In my view, there were multiple problems with this slogan. For starters, Keep Dutton Out sounds like a low rent marketing agency version of Don’t Risk Dutton, the ACTU slogan picked up by other third sector campaigners (and which I would argue was very effective). Some commentators have speculated that the simplest way for voters to keep Dutton out was to vote for Labor. I’ve heard people say that the Greens needed this message to avoid Labor saying the same thing, which sounds like a nice little wedge to me.
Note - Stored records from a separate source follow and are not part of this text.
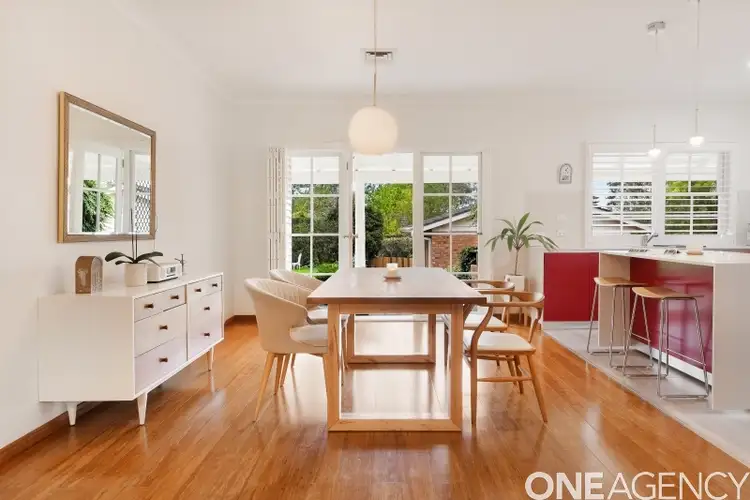 Sixth view of Homely house listing, 7 Charlton Close, Bowral NSW 2576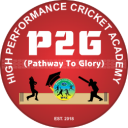 Pathway To Glory Cricket Academy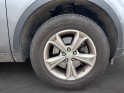 Land rover discovery sport mark ii td4 150ch business a occasion simplicicar frejus  simplicicar simplicibike france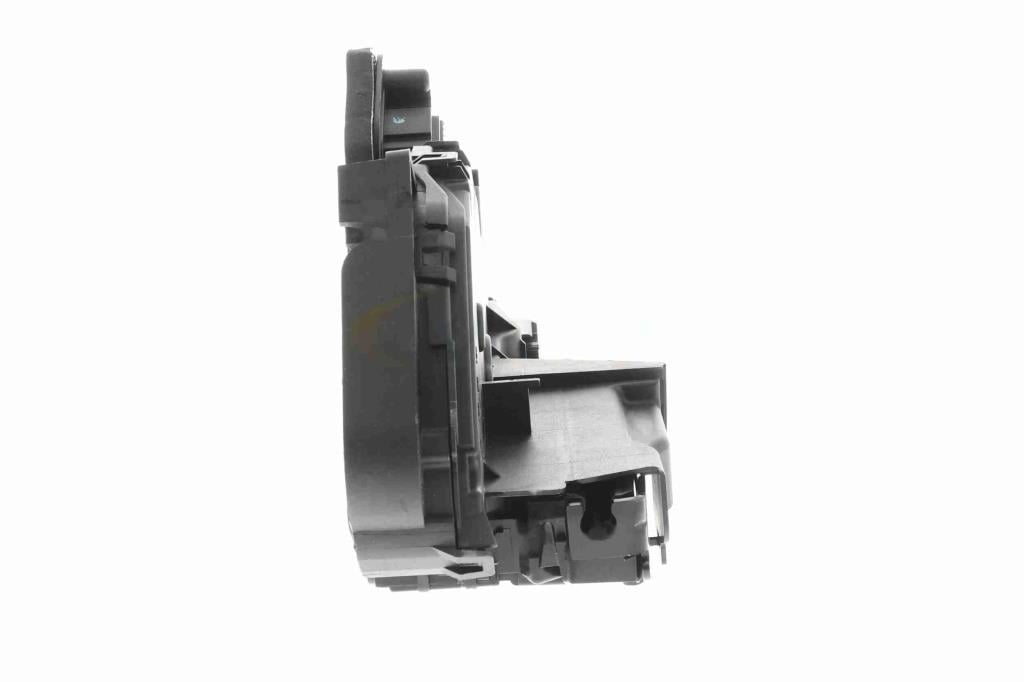 Cerradura de puerta VEMO ref. V10-85-2324
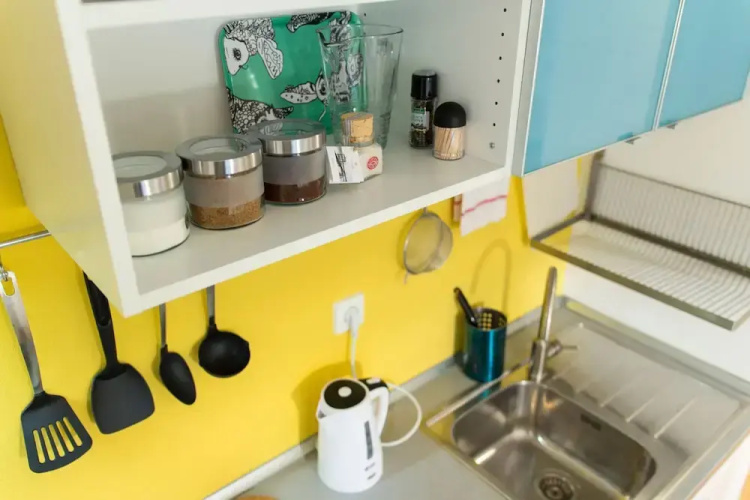 Studio L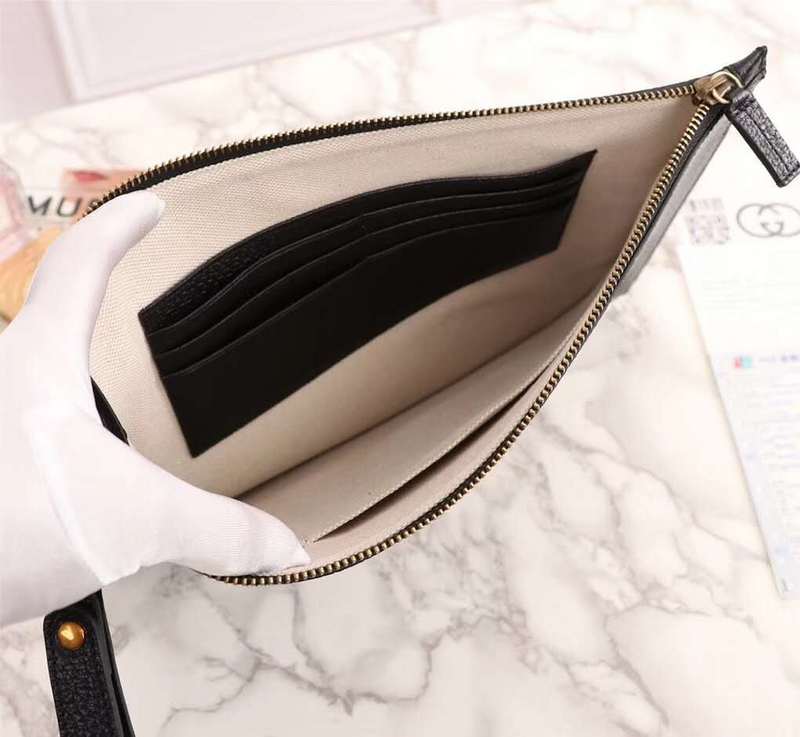 glamy - GCI Bags - 627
Personally, I think voters want to hear about issues rather than politics. And from the Greens I think they want (and expect) to hear bold ones. Pitching into minority government doesn’t fill that need. Nor does talking about preferences. The ongoing rise in independent and minor party vote arguably signifies more and more people are fed up with the way that the major parties operate. The Greens needed a good soundbite for when they were asked about the possibility of minority government, but was it a mistake to frame their whole campaign around it?

Another thing I observed along these lines during the campaign is the frequency with when Bandt was pictured alongside Albanese and Dutton. It wasn’t ubiquitous, but it appeared increased from previous elections. Back in my day, Greens comms people would have been delighted to see this – the Greens put on the same footing at the LNP and ALP – it’s a sign of legitimacy. It did get me wondering though, for the average voter dissatisfied with the major parties, does this correlation do more harm than good? 

Who will be the next Greens’ leader?

Somewhat strangely for a party that likes to trumpet its democratic credentials, Australian Greens members have no say at all in who the parliamentary leader of the Australian Greens is. There was a push a few years ago to give members a say in these decisions, a push that came out of Queensland. I suppose they’ve got other things to think about presently. So, unless something amazing happens, the new leadership team will be decided by the eleven currently elected Senators, plus Liz Watson-Brown if she holds Ryan.

Every former Greens politician, their staffers, and their animal companions are currently giving their views on who should be the next leader and why. I think that the elected MPs will decide a Leader and Deputy sometime this week, after a heavy period of student-politics style behind the scenes shenanigans. And that’s a damn shame. It would be bolder (and arguably a little more progressive) if they decided on co-leaders, like other Greens’ parties have around the world.

Even more bolderer if they put their personal ambitions aside and said, hey, there’s no rush here, let’s open this up to our members and supporters and engage directly with them about this question.

Or are these just people to stand on polling booths and provide donations?

Hayek on a bike, if I’d known how long this was going to get, I might not have started.